2.3. Bee Pollen: Its Constituents, Biological, and Pharmacological Activities
Bee pollen is an api-material that originally comprises male gametophytes or spermatophytes of flowers, which stick to bee body. Bee workers mix these floral pollens with honey, nectar, and bee saliva. The latter is rich in various enzymes e.g., amylase, catalase, as well as lactic acid bacteria, which cause pollen fermentation [36,83,84]. Hence, the tiny wind pollen grains collected by bees aggregate together to form granules or pellets of 1.4–4 mm in size [84].

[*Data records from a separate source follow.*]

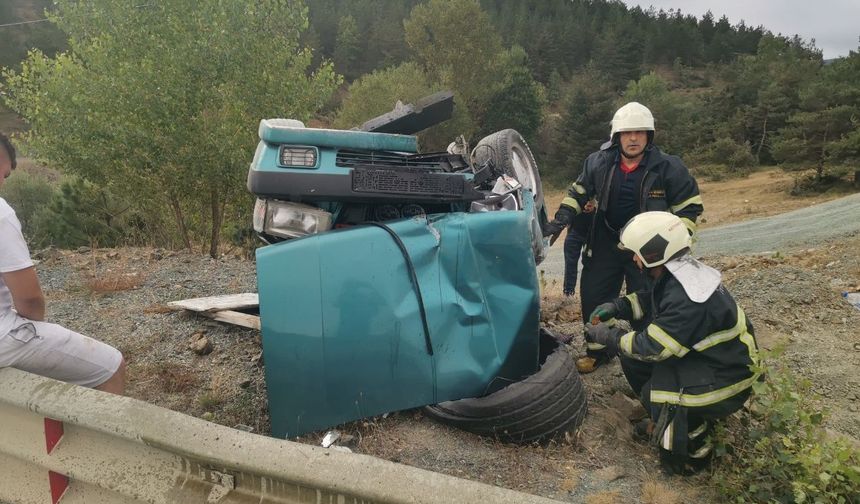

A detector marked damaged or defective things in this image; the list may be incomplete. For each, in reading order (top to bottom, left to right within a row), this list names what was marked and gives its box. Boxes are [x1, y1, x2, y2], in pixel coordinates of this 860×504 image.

overturned car [247, 92, 584, 442]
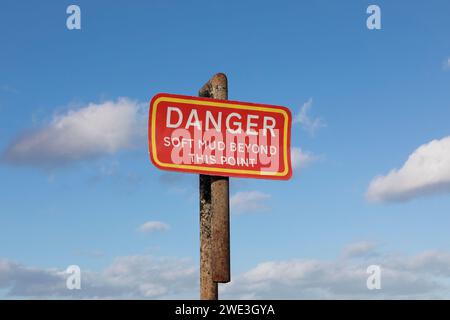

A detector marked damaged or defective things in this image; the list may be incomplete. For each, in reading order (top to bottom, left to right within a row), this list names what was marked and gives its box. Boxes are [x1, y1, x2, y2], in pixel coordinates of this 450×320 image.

rust on pole [199, 74, 230, 298]
rusty metal pole [199, 73, 230, 300]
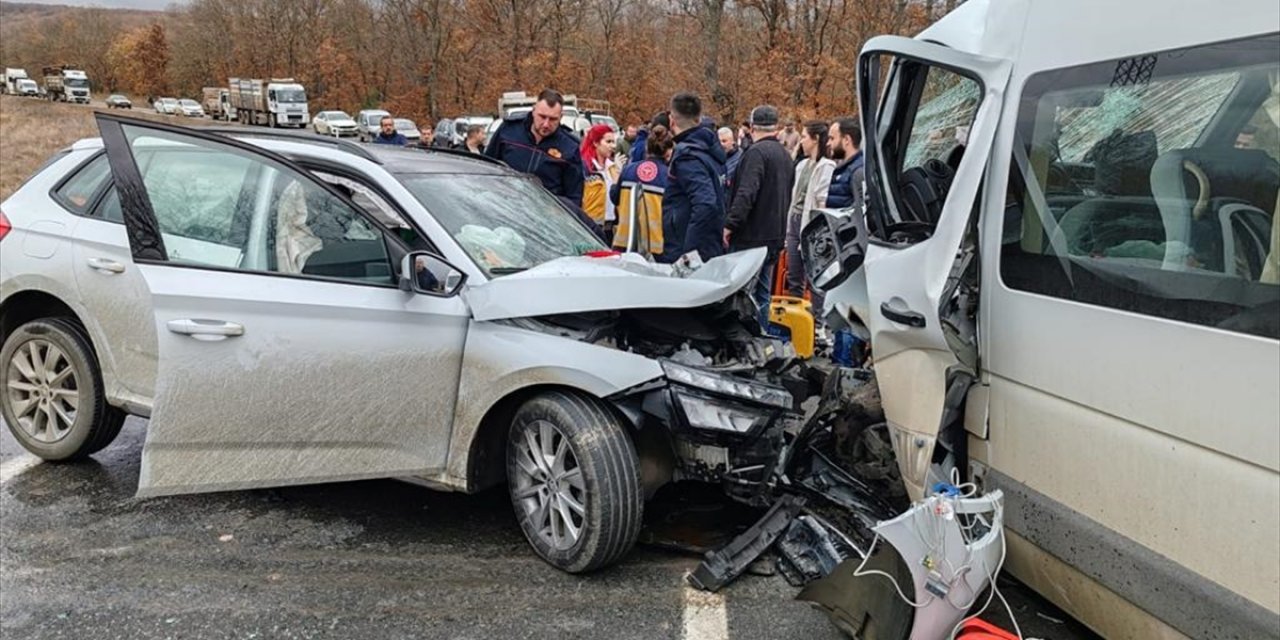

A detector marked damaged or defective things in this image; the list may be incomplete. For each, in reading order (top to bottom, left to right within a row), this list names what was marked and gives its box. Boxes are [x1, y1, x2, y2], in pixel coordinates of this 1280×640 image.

shattered windshield [396, 174, 601, 276]
crumpled hood [465, 248, 762, 322]
broken headlight [798, 208, 870, 291]
damaged silver car [2, 113, 860, 576]
broken headlight [665, 360, 793, 409]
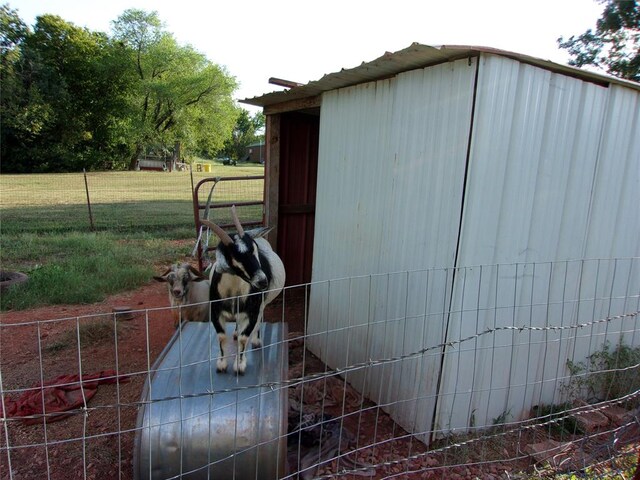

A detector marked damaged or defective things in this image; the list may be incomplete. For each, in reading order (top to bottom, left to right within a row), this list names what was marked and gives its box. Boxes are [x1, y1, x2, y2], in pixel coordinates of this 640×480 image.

rusty roof edge [240, 42, 640, 107]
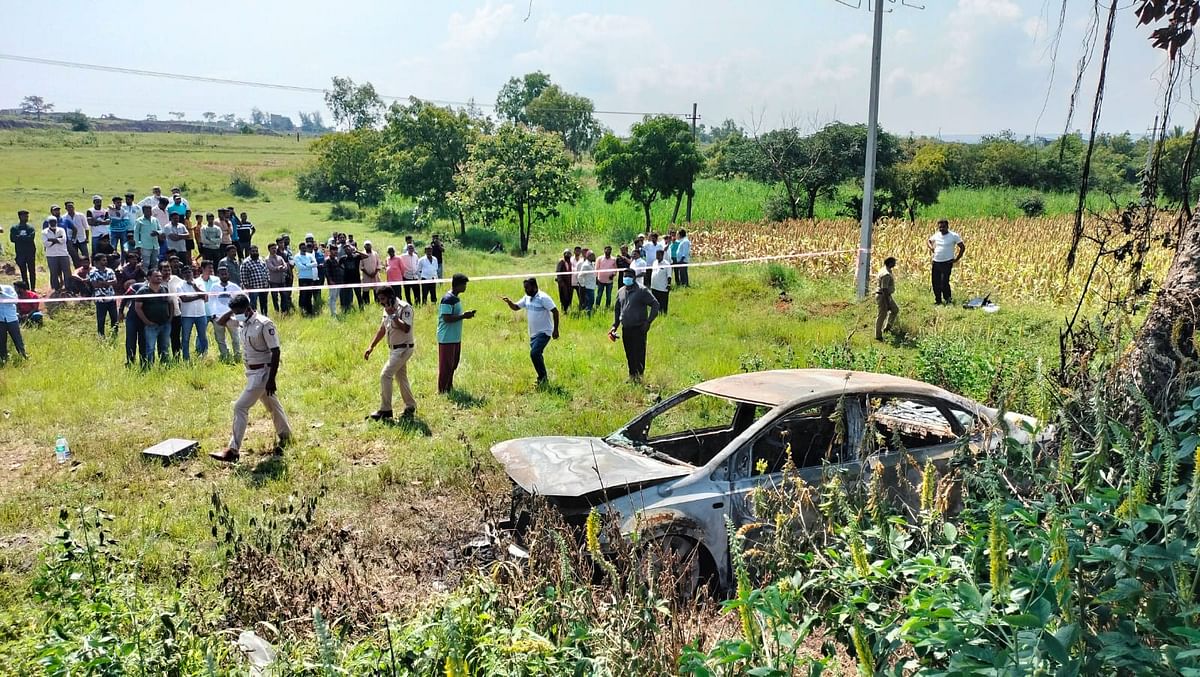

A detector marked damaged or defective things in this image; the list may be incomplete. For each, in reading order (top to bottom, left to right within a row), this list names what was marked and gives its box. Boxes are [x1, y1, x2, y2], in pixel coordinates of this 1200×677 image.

burned car [492, 370, 1032, 592]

In addition to water, which in order constitutes 20–30% and 6–8% of the content of recently collected and dried bee pollen, bee pollen contains around 200 chemical compounds. Like other bee products, its composition varies considerably according to botanical origin. Carbohydrates account for the most abundant ingredient (18.50–84.25%), and reducing sugars such as glucose, fructose, and sucrose constitute the vastest majority (13–55%). Other major elements include proteins and essential amino acids (5–60%), unsaturated and saturated fatty acids (0.15–31.26%), crude fiber (0.3–20%), nucleic acids (especially RNA), and various minerals (e.g., potassium, phosphorus, calcium, magnesium, zinc, copper, manganese, and iron) [36,83,84,85,86]. In addition, its average total phenolic content is 30.59 mg gallic acid equivalents (GAE)/g, but again it varies considerably based on floral origin (0.69–213.20 mg GAE/g) [86]. Moreover, bee pollen is abundant in both water- and fat-soluble vitamins e.g., β-carotene (vitamin A precursor), ascorbic acid (C), tocopherol (E), folic acid (B9), and other vitamin B, especially niacin. Bee pollen contains other elements that still need to be explored (2–5%) [83]. Therefore, bee pollen represents a perfect whole health-promoting food. In fact, comparisons of the percentages of nutrients in bee pollen with daily required intake of an adult individual revealed that few grams of bee pollen can meet daily human nutritional requirements [83,84].
Bee pollen demonstrates various biological properties and therapeutic activities e.g., antioxidant, anti-inflammatory, anti-lipidemic, anticancer, antiallergic, and antimicrobial [36,87]. Existing knowledge emphasizes its antiaging effects: it reduced the production of age-related pigment known as lipofuscin (induced by oral peroxidized corn oil or intravenous alloxan injection) in cardiac muscle, brain, liver, and suprarenal gland in aged mice (reviewed in [34]).
The composition of bee pollens depends primarily on its botanical source since nutrient contents (e.g., polyphenols) of pollen grains, which support their survival and fusion with female gametes, vary between different plants [83,84]. Storage conditions are of great importance were it to retain its biological activities. Bee pollen should be consumed fresh soon after collection. Most of its major elements (reducing sugars, total proteins, vitamin C, and provitamin A) are destroyed at 40 °C. Lyophilization damages its vitamin content while freezing is recommended for the storage of bee pollen since it does not affect its chemical structure [83].
Dry pollen pellets resist decay due to their tough outer coat, which comprises two layers made of cellulose and sporopollenin [88,89]. However, ingestion of bee pollen by humans may not yield its optimal nutritional value because the hard sporopollenin shell hinders access of digestive secretions to the nutrient-rich core of the pellet. Biological, chemical, and mechanical techniques are used to break bee pollen microcapsules in order to enhance its digestibility in the gut. However, these methods may be expensive or ineffective i.e., they degrade important nutrients via enzymatic activity [88,90]. Ultraviolet spectroscopy and high performance liquid chromatography-photo diode array show that processing bee pollen through the use of an edible lipid-surfactant mixture (Captex 355 and Tween 80) increases its yield of polyphenols and flavonoid aglycones [90].